Fenomena Fir`aun di Jaman Now, Anda Ikut Siapa?

Oleh Desmond J Mahesa. Foto: law-justice

Oleh Desmond J Mahesa *

semarak.co-Belakangan ini nama Emha Ainun Nadjib alis Cak Nun sedang menjadi obyek pembicaraan hangat masyarakat Indonesia. Gara garanya budayawan kondang itu mengatakan sesuatu yang seharusnya tidak dikatakan dalam ceramahnya.

Bacaan Lainnya

Cak Nun menyebut Jokowi sebagai Fir’aun, Menteri Koordinator Maritim dan Investasi Luhut Binsar Pandjaitan sebagai Haman dan gelar Qorun yang disematkan kepada Anthony Salim (pengusaha) dan 10 Naga.

Meskipun pada akhirnya Cak Nun mengaku khilaf  kemudian meminta maaf kepada para pihak yang disebutkan dalam pidatonya, namun pernyataan yang telah di ucapkan itu terus bergulir menuai pro dan kontra.

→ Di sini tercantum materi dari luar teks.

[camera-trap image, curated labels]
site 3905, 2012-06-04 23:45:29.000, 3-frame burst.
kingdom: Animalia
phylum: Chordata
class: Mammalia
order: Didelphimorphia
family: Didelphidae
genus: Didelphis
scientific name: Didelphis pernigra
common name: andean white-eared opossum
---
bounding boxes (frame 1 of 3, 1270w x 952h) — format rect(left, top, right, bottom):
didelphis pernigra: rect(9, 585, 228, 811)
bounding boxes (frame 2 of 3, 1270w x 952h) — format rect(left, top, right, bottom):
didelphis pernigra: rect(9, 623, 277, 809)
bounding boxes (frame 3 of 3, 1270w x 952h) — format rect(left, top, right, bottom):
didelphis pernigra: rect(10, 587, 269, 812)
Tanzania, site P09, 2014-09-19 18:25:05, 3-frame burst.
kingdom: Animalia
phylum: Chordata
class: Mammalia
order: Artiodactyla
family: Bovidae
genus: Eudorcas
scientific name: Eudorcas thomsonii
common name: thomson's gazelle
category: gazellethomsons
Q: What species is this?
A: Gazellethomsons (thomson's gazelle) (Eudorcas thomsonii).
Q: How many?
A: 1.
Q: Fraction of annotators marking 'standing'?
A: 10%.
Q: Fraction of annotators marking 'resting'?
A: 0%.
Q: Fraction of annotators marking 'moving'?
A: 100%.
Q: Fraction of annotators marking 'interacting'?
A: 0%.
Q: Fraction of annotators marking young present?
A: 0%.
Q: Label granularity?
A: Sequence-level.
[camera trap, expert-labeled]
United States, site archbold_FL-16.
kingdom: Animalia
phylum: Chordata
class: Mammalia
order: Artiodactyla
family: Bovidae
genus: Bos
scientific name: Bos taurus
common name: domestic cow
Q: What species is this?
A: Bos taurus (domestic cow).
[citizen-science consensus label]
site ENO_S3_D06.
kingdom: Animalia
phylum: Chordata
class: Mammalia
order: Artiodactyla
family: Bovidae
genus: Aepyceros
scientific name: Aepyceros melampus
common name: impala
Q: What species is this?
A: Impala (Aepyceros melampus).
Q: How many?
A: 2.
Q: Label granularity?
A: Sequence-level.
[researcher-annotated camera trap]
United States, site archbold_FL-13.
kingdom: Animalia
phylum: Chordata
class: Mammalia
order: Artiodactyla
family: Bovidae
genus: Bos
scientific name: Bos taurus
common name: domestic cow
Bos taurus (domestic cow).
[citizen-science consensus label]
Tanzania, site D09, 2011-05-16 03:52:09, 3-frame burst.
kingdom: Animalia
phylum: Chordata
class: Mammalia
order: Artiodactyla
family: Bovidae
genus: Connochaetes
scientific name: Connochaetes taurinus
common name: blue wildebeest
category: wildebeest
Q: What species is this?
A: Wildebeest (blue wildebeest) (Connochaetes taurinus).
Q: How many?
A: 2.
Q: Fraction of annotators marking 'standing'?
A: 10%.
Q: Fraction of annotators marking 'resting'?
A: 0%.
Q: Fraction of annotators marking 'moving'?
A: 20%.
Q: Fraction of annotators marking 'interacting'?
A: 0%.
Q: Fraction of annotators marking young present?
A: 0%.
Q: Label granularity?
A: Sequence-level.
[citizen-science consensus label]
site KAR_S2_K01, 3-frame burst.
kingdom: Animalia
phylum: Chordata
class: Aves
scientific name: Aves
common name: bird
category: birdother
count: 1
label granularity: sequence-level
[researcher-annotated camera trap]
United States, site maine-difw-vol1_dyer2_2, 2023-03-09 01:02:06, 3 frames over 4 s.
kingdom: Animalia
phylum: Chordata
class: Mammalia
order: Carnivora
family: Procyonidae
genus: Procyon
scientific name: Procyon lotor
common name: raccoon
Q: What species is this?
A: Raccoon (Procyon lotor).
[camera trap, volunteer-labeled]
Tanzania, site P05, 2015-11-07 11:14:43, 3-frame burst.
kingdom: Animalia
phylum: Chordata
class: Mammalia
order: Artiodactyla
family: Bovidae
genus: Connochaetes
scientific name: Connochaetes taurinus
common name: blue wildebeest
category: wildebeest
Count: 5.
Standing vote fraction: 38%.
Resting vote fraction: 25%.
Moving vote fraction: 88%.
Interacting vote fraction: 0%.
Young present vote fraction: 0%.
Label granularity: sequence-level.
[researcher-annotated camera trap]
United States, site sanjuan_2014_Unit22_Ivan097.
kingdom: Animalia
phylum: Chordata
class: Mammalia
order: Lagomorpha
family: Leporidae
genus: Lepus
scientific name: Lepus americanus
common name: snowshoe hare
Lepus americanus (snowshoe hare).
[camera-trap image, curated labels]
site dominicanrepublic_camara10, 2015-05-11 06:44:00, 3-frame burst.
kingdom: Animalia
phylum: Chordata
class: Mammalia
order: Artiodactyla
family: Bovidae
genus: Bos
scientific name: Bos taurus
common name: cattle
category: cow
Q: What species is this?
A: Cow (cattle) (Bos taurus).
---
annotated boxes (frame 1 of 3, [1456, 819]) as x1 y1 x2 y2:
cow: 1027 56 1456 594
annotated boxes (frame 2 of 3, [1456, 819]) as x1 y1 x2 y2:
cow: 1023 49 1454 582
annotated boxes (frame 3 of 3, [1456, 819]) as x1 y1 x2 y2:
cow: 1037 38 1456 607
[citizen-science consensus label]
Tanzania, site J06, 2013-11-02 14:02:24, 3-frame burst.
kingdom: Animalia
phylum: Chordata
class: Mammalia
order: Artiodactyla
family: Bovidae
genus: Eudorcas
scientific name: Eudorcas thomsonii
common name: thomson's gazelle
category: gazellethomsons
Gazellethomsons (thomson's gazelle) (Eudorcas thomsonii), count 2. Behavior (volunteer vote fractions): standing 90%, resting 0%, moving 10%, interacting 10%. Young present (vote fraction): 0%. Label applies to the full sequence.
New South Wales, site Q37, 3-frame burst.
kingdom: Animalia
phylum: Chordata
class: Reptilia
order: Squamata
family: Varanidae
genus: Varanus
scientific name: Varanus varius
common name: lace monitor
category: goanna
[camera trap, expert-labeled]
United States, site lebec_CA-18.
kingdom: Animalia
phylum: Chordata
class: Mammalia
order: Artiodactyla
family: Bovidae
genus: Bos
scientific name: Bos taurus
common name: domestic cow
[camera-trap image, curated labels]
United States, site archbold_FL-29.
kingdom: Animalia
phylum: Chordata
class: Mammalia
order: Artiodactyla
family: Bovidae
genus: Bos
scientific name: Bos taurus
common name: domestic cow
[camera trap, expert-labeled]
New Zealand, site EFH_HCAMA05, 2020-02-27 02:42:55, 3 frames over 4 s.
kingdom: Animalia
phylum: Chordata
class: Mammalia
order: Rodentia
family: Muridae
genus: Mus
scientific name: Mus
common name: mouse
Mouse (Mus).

Ada yang membela ucapannya, ada juga yang menghujatnya. Seperti apa gambaran pendapat orang yang membela dan menghujatnya? Apakah penyebutan Jokowi seperti Fir’aun ini memang hanya terjadi kali ini saja?

Apa yang kira kira membuat orang menyebut Jokowi sebagai Fir’aun sebagai ungkapan ketidaksukannya? Sekiranya kita ini hidup di zaman Fir’aun kemana kira kira akan berpihak, mendukung Fir’aun atau Nabi Musa?

Menuai Pro-Kontra

Pernyataan Cak Nun yang menyebut Jokowi sebagai Fir’aun menjadi amunisi yang begitu empuk bagi mereka khususnya para buzzer untuk menyerang Cak Nun yang dianggap telah menghina tokoh idolanya.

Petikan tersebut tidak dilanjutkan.